■ **Alıntı**:
══════════════════════════════

21 Kasım 2010 Pazar

Kazanan Yalnızdır-Paulo Coelho



Şimdi sevgili sen... Ey okuyucu, blog'umun hüzünkovan kuşu, geceleyen kişilik seni...

Sana bu kitabı önermiyorum...

Çünkü hala beğendim-beğenmedim diyemiyorum... birini seçsem, diğer taraftan bir "ama" çıkıveriyor...  yine de ilginç aforizmalar var... ben tanıtayım sen karar ver bakalım...

Paulo Ceolho'u severim çok... kitaplarında genelde ruhun arayışını, ilahi aşkla bütünleşen gerçek aşkı, tanrının dişi yüzünü anlatır... bu kitapsa arayıştan çok kayboluş üzerine...

Başarıya, şöhrete ve lükse olan bağlılığımızın, yüreğimizin gerçek sesini duymamızı engellediğini; bu değerlerin hayallerimizi, hayatımızı, bizi yönlendirdiğini anlatıyor...

Kırmızı halıyı ezen o ayaklara, başka bir dünyadan gelmiş gibi gözüken oyunculara, insanı kıskandıran Oscar'lara, Emmy'lere... kaymak tabakanın tüm sahte ışıltısına, gerçekçi bir bakış açısı var bu kitapta... yazar, "temel olarak, kitapta yazdığım her şeyi gördüm." demiştir zaten...

Cannes Film Festivalinde geçiyor roman... Kitabın kahramanları, öldürmeyi 'bazen' gerekli gören Rus milyoner İgor.... Ortadoğulu moda devi Hamid.... başrol peşindeki amerikalı aktrist Gabriela.... manken Jasmine ve son olarak Hamid'in karısı-İgor'un eski karısı Ewa...

bazı sözler ilgimi çekti, çizdim altını... önceden hiç kitap karalama alışkanlığım yoktu, kıyamazdım.... hadi hayırlısı :)

-moda, aslında "ben sizin dünyanızdanım. sizin ordunuzla aynı üniformayı giyiyorum, onun için beni vurmayın." demenin bir biçimidir.

-kitaplarımdaki değişmeyen temalardan biri de hayallerinin peşinden koşmanın bedelini ödemenin önemi olmuştur. (özdeyiş)

-"insanların hissettiği, yaşadığı ve gördüğü şeyler de onlarla birlikte ölür; tıpkı yağmurla akıp giden gözyaşları gibi."

══════════════════════════════

■ **Veri bloğu**:
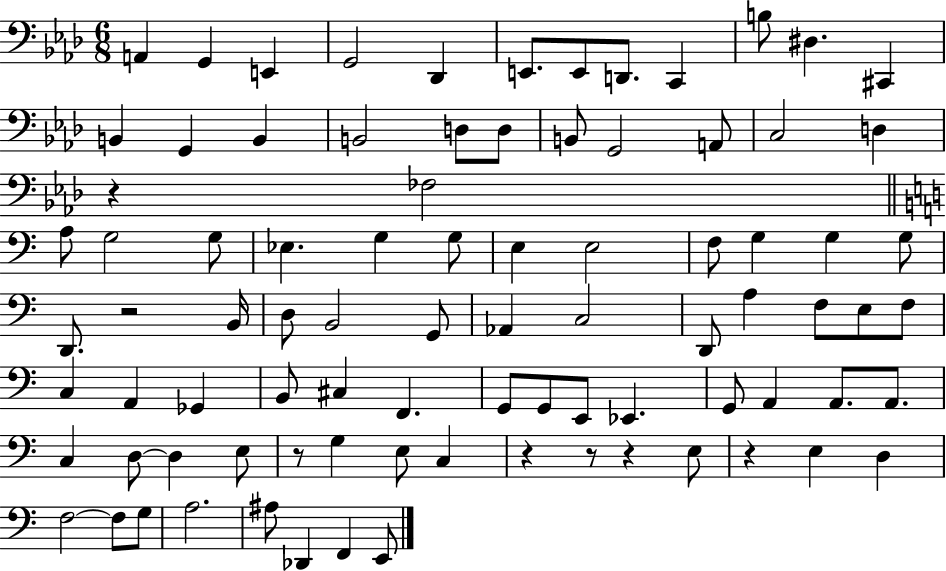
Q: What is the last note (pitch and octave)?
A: E2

══════════════════════════════

■ **Görev**: Kazanan Yalnızdır tanıtım yazısında "Kazanan Yalnızdır-Paulo Coelho" ile başlayıp "çok kayboluş üzerine..." ifadesine kadar süren kısmı birebir yinele.

■ **Sorunun yanıtı**:
Kazanan Yalnızdır-Paulo Coelho



Şimdi sevgili sen... Ey okuyucu, blog'umun hüzünkovan kuşu, geceleyen kişilik seni...

Sana bu kitabı önermiyorum...

Çünkü hala beğendim-beğenmedim diyemiyorum... birini seçsem, diğer taraftan bir "ama" çıkıveriyor...  yine de ilginç aforizmalar var... ben tanıtayım sen karar ver bakalım...

Paulo Ceolho'u severim çok... kitaplarında genelde ruhun arayışını, ilahi aşkla bütünleşen gerçek aşkı, tanrının dişi yüzünü anlatır... bu kitapsa arayıştan çok kayboluş üzerine...